Senza dimenticare il fatto che le circolari operative arrivano sempre in ritardo. La dichiarazione di compatibilità da parte della Commissione europea, che oggi blocca alcune agevolazioni rendendole inutilizzabili, obbliga il datore di lavoro a pagare, nell’immediato, i contributi “pieni” che potranno essere recuperati solo dopo il via libera della stessa Unione europea.

Il decreto “sostegni bis”, quello che doveva rappresentare la base per la ripartenza dei livelli occupazionali, ha partorito l’ennesimo topolino insignificante i cui risultati sembrano segnati: il datore di lavoro, in questo scenario di incertezza totale, dovrebbe assumere a tempo indeterminato per usufruire di uno “sconticino” sui contributi di soli sei mesi e per un’agevolazione massima di 3.000 euro. Peraltro, l’agevolazione non vale da subito, ma solo per le assunzioni effettuate dal 1 luglio al 31 ottobre.
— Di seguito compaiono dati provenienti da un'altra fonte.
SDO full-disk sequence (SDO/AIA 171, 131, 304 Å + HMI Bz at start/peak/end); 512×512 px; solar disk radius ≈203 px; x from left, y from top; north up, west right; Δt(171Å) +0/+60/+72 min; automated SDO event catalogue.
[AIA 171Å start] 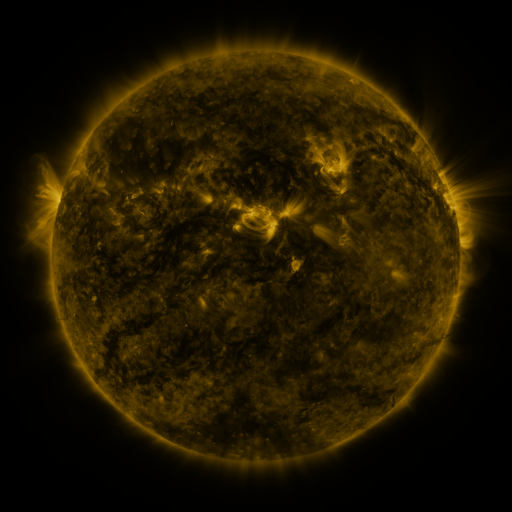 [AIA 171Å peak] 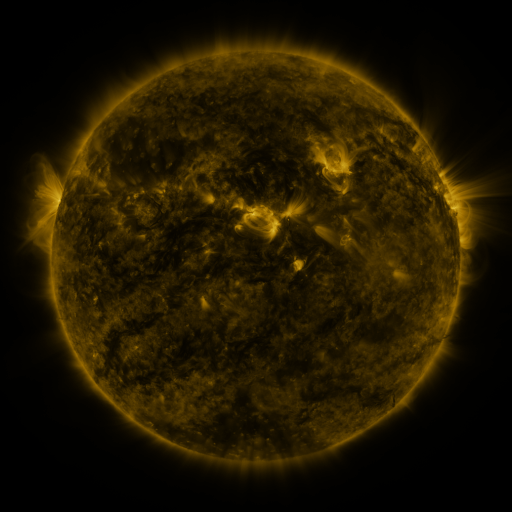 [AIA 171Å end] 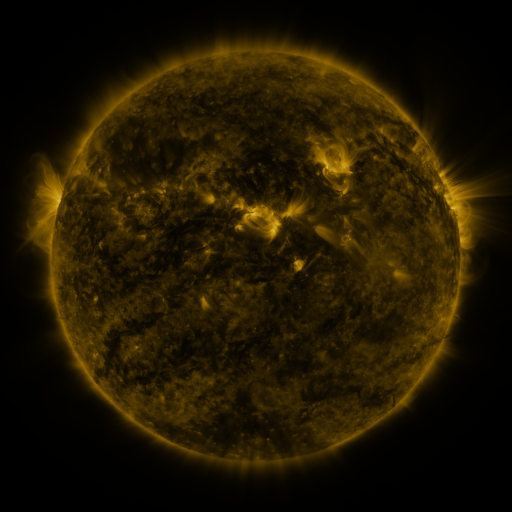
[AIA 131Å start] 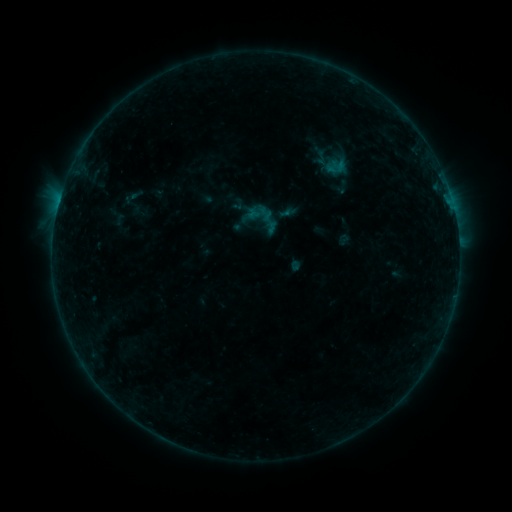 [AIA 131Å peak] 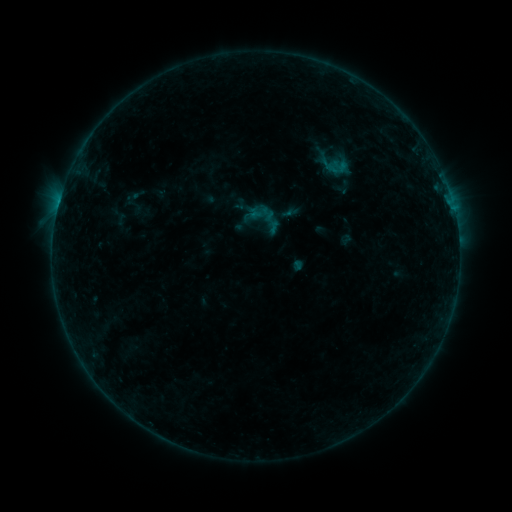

Vi sono poi aree di lavoratori totalmente dimenticate. È il caso della fascia tra i 36 e i 49 anni, che continua a perdere occupati (meno 277.000 unità in un anno): si tratta di persone che, espulse dal mercato del lavoro, fanno più difficoltà a rientrarvi e vedono il traguardo della pensione ancora troppo lontano. Nonostante questo quadro, governo e parti sociali continuano a parlare solo del blocco dei licenziamenti, senza mai realmente pensare a quello che accadrà al termine del divieto di licenziare che, prima o poi, arriverà e porterà via 1,5 milioni di posti di lavoro. Ed è evidente che se si insiste solo col reddito di cittadinanza o di emergenza, senza incentivare le assunzioni, il risultato, drammatico, sarà questo.

Adesso più che mai serve coraggio, bisogna davvero riformare questo mercato del lavoro obsoleto, occorre una riforma del lavoro che abolisca il decreto dignità: l’obiettivo complessivo deve essere un mercato del lavoro flessibile, una drastica riduzione del costo del lavoro con agevolazioni contributive di immediato e semplice utilizzo, una riforma degli ammortizzatori sociali con unico sostegno che non gravi sulle casse delle aziende e che, al tempo stesso, garantisca un vero supporto economico ai lavoratori.